Moneybox

Donald Trump Unveils His Plan to Make Mexico Pay for a Big, Beautiful Border Wall

Daaaaaamn, Donald, back at it again with the white men.

Ralph Freso/Getty Images

Having previously tried and failed to convincingly explain how he would achieve his signature campaign promise of forcing Mexico to pay for a wall along the U.S. border, Donald Trump has unveiled a newly detailed, three-day plan to bend our southern neighbor to his whims. As the Washington Post’s Robert Costa and Bob Woodward (!?) report, the Republican front-runner says that he will threaten to block billions of dollars of remittance payments to Mexico using a creative rewriting of U.S. Patriot Act regulations—unless the country consents to his demands.

This mostly seems like an effort to arrest Trump’s recent campaign skid by returning the conversation to his comfort zone—xenophobic rage. Nonetheless, we shall address the merits. Trump’s is not an especially impressive plan. Mostly, it gives me some hope that even if the man does truly have authoritarian impulses, he may lack the sufficient creativity and ruthlessness to be a successful political strongman. (Not that I’d really want to find out.)  

Last year, Mexican emigrants around the globe sent about $25 billion worth of remittance payments back home, providing a crucial infusion of cash into the country’s poorer regions. Trump has fixated on those funds as a pressure point he can exploit in order to force Mexico to pay for his wall. But he’s been nebulous on the specifics. In August, for instance, he said he would “impound all remittance payments derived from illegal wages” without offering the slightest clue as to how he would do so. Through what mystical means would he divine which remittances were on the up and up and which were not? Shrug.

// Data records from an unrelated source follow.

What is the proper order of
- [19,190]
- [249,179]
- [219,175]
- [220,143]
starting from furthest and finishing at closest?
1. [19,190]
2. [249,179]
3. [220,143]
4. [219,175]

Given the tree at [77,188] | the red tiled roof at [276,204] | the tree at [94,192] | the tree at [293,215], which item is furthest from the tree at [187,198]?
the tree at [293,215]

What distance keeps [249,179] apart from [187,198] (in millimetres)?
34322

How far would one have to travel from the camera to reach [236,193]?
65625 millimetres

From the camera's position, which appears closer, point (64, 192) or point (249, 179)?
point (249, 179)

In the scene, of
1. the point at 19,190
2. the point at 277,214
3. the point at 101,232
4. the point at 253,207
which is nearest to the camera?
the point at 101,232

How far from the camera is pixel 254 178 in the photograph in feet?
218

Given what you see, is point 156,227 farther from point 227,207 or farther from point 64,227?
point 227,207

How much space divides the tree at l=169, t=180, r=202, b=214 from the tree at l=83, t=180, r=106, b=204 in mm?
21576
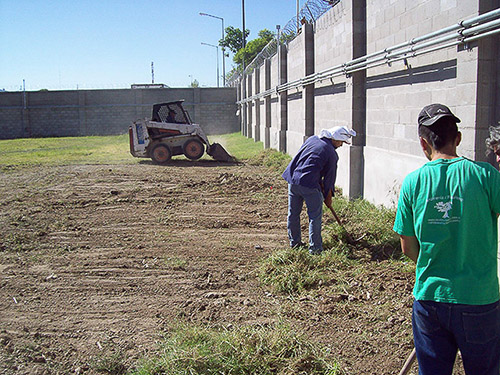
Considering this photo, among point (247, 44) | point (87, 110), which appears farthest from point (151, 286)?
point (247, 44)

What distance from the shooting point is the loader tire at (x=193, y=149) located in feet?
59.2

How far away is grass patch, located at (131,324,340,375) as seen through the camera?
358 centimetres

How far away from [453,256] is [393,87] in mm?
6439

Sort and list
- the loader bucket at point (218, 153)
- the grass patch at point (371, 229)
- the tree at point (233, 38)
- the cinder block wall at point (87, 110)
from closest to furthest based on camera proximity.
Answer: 1. the grass patch at point (371, 229)
2. the loader bucket at point (218, 153)
3. the cinder block wall at point (87, 110)
4. the tree at point (233, 38)

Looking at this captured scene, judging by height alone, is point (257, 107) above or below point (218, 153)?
above

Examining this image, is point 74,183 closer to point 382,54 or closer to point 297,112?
point 297,112

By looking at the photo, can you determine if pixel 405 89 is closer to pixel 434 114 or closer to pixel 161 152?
pixel 434 114

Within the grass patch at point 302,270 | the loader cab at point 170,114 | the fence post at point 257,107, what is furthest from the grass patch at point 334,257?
the fence post at point 257,107

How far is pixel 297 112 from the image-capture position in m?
15.9

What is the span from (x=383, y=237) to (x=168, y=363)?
162 inches

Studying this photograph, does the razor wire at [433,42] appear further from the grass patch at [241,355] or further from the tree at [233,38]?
the tree at [233,38]

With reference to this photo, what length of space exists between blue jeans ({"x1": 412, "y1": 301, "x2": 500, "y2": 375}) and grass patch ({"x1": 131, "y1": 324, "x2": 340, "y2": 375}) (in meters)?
1.22

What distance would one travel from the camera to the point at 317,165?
6238 millimetres

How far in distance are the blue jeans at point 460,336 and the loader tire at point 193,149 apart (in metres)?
15.9
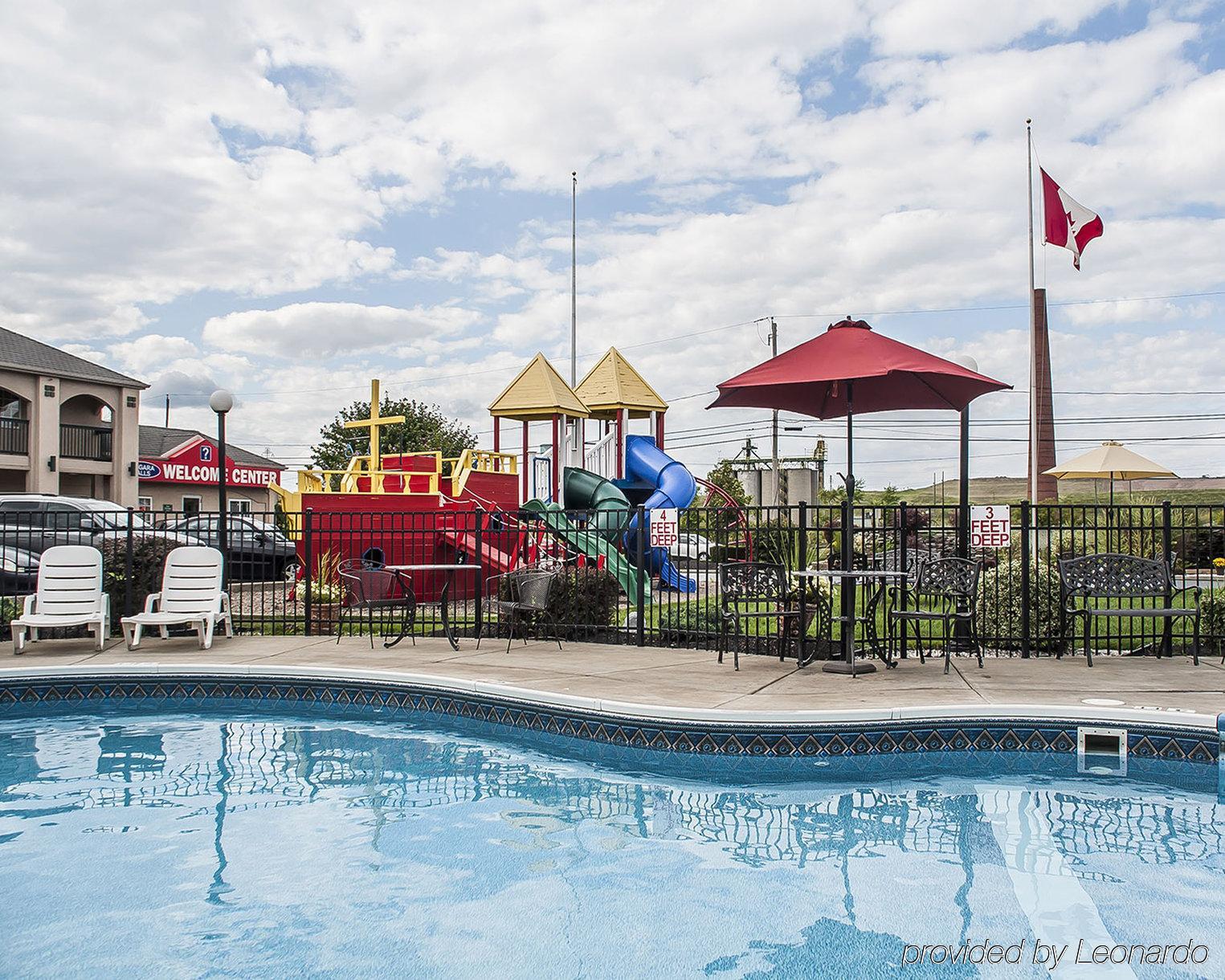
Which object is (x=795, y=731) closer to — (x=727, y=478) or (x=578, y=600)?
(x=578, y=600)

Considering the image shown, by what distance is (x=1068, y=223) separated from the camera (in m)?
16.9

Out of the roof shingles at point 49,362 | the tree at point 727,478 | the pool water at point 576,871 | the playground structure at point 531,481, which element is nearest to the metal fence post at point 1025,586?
the pool water at point 576,871

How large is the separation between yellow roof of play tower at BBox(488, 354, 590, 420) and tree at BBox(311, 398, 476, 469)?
22478mm

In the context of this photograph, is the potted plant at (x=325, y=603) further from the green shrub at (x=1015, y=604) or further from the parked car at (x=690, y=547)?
the green shrub at (x=1015, y=604)

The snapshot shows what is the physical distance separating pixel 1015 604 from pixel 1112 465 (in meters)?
9.79

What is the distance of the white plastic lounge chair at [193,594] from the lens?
368 inches

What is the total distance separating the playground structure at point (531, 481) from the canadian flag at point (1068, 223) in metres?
8.60

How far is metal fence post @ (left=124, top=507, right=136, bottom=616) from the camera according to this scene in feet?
31.6

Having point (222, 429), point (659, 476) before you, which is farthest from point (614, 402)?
point (222, 429)

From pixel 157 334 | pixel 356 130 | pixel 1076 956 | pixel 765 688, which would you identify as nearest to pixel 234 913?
pixel 1076 956

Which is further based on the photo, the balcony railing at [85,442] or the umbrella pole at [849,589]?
the balcony railing at [85,442]

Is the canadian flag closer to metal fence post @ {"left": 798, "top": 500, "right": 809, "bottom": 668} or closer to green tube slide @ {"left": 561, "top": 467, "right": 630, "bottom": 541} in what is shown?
green tube slide @ {"left": 561, "top": 467, "right": 630, "bottom": 541}

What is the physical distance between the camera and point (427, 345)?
23562mm

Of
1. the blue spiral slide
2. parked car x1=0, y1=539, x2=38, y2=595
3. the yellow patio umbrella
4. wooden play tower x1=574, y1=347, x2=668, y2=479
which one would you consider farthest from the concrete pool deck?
wooden play tower x1=574, y1=347, x2=668, y2=479
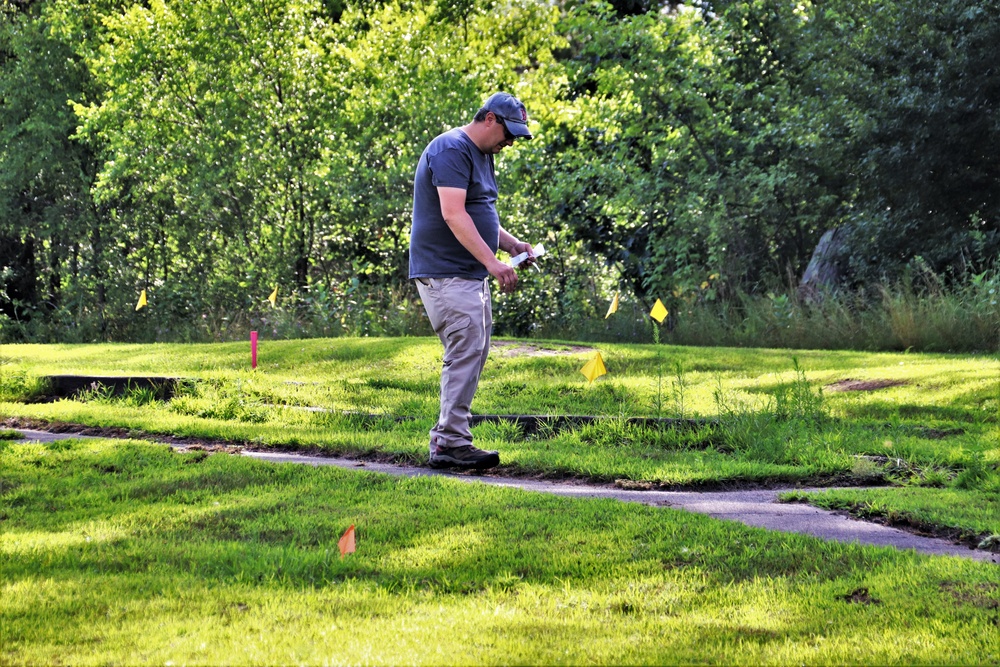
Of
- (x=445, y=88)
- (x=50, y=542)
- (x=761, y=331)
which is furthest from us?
(x=445, y=88)

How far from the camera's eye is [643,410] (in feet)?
30.4

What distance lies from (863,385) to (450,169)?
517cm

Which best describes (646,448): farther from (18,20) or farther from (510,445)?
(18,20)

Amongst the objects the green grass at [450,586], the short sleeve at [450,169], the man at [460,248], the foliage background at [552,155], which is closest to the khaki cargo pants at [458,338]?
the man at [460,248]

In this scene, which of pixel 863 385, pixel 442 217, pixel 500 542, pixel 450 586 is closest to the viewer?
pixel 450 586

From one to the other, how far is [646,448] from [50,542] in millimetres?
4289

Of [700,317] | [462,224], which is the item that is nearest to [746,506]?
[462,224]

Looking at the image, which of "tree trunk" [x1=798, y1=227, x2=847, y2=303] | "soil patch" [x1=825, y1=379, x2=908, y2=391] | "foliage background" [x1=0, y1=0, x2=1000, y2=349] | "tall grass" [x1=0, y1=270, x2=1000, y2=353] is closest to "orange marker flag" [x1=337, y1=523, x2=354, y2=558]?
"soil patch" [x1=825, y1=379, x2=908, y2=391]

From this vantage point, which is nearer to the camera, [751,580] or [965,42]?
[751,580]

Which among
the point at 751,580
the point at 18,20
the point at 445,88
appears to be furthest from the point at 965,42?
the point at 18,20

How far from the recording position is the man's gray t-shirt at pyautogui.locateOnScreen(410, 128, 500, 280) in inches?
268

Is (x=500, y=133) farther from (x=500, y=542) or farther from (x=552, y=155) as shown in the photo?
(x=552, y=155)

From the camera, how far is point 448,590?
4.06 m

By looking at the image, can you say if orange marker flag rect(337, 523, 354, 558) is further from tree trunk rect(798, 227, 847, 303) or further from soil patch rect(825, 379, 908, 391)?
tree trunk rect(798, 227, 847, 303)
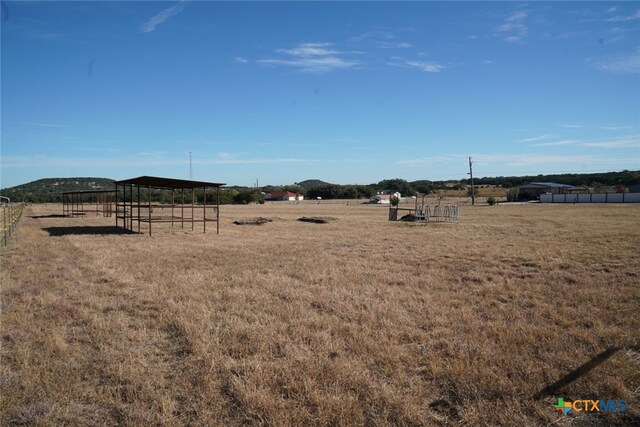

Now Trump is offering a slightly different, slightly more fleshed-out plan. It hinges on revamping, or threatening to revamp, the Patriot Act’s “know your customer” rules, otherwise known as Section 326, which basically require banks and other financial institutions to ask for a reasonable amount of identification from the people who walk in their doors before letting them open an account. Currently, these regulations explicitly exclude wire transfers from companies like Western Union. That’s where Trump’s three-day plan comes into play.

Day 1: Trump would direct his administration to propose a rewrite of the current regs so that they cover wire transfers, thereby blocking undocumented Mexicans living in the U.S. from sending remittances.

Day 2: Mexico “will immediately protest.”

Day 3: Trump will make them an offer they can’t refuse: Pony up a several billion to cover the wall, and the White House won’t follow through and implement the final regulation.

Suffice to say, this is not how the painstaking process of federal rulemaking typically works. And unsurprisingly, Woodward and Costa very kindly called up some legal analysts who soberly explained that Trump’s plan would “surely be litigated,” since it would involve “a large expansion” of banking regulations beyond the actual words of the Patriot Act. A blunter way of putting it: Western Union would probably sue the pants off the Trump administration and lock this issue up in court for years, if not derail it entirely. Section 326 states that the “Treasury shall prescribe regulations setting forth the minimum standards for financial institutions and their customers regarding the identity of the customer that shall apply in connection with the opening of an account at a financial institution.” (Italics mine.) It would not be hard to make a colorable legal claim that, when Congress wrote account, they were talking about things like brokerage and bank accounts, not one-off transactions like sending your grandmother in Oaxaca a birthday gift. 

Even if it could pass legal muster, it’s also not clear whether Trump’s regulatory scheme poses that much of a threat to Mexico. After all, “undocumented” immigrants often have fake documentation, such as stolen Social Security numbers and forged ID cards, precisely so they can work and send money back home.

But we probably shouldn’t chase the man too far down this rabbit hole. Should Trump become president, he’s somehow going to try and stop immigrants from sending money back to their families, unless Mexico cries uncle. In turn, I expect former Mexican President Vicente Fox will continue to speak for his nation.